FIG. 19 shows a hearing aid switch circuit 1900. Circuit 1900 is similar to circuit 1600 described above with like elements being identified by reference numerals having the same two least significant digits and the two larger value digits being changed from 16 to 19. For example, the supply voltage is designated as 1601 in FIGS. 16 and 1901 in FIG. 19. Switching circuit 1900 includes an electrical connection from the output of invertor 1907 to the signal processor 1922. Consequently, invertor 1907 outputs a low signal to first input 1909, second invertor 1911 and signal processor 1922 with the magnetic field sensing switch 1905 being open. Invertor 1907 outputs a high signal to first input 1909, second invertor 1911 and signal processor 1922 with the magnetic field sensing switch 1905 being closed.

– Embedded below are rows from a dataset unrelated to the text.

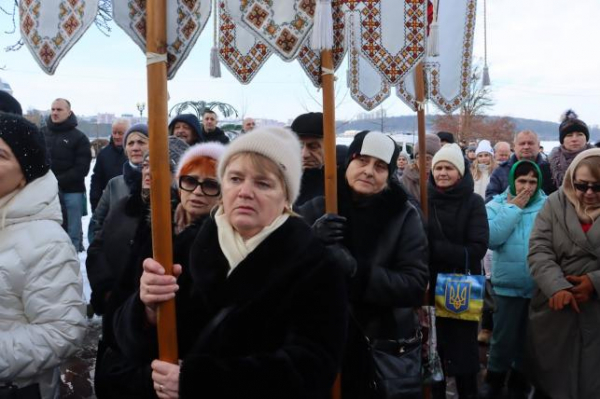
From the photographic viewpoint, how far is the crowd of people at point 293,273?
1500 mm

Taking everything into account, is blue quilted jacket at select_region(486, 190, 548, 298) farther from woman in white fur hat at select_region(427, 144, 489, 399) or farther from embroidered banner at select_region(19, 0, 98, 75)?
embroidered banner at select_region(19, 0, 98, 75)

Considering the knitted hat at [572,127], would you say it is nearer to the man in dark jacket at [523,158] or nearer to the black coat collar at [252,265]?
the man in dark jacket at [523,158]

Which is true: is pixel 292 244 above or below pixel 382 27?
below

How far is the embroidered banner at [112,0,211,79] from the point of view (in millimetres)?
1643

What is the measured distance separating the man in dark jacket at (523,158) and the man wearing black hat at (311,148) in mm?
2539

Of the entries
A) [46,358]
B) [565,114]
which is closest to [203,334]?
[46,358]

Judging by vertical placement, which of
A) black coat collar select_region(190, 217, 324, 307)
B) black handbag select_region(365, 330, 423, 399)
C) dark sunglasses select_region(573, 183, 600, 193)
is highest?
dark sunglasses select_region(573, 183, 600, 193)

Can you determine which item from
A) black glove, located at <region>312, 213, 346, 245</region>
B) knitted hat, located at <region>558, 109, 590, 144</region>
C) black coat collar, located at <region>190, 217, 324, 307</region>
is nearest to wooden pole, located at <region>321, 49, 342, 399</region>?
black glove, located at <region>312, 213, 346, 245</region>

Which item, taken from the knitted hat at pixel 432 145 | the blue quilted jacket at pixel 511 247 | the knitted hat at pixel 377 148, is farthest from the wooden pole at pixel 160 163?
the knitted hat at pixel 432 145

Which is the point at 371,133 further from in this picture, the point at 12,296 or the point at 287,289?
the point at 12,296

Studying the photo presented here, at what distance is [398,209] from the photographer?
8.37 ft

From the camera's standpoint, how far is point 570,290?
3062 millimetres

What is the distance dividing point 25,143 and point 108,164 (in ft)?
11.8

Thus, the signal processor 1922 receives a hearing aid state signal from the invertor 1907. In an embodiment, when the state signal is low, then the signal processor 1907 is adapted to optimize the hearing aid signal processing for a second (microphone) input from second input (microphone) 1913. Second input (microphone) 1913 is in an active state as it has received a high or on signal from second invertor 1911. The signal processing circuit 1922, in an embodiment, optimizes the signal processing by selecting stored parameters, which are optimized for second input signal processing, from a memory. In an embodiment, the memory is an integrated circuit memory that is part of the signal processor 1922. When the state signal is high, then the signal processor 1922 is adapted to optimize the hearing aid signal processing for a first input from first input (telecoil induction) 1909. First input 1909 is in an active state as it has received a high or on signal from first invertor 1907. The signal processing circuit 1922, in an embodiment, optimizes the signal processing by selecting stored parameters, which are optimized for first input (induction) signal processing, from the memory. Other stored parameters in the memory of signal processor 1922 include automatic gain control, frequency response, and noise reduction for respective embodiments of the present disclosure.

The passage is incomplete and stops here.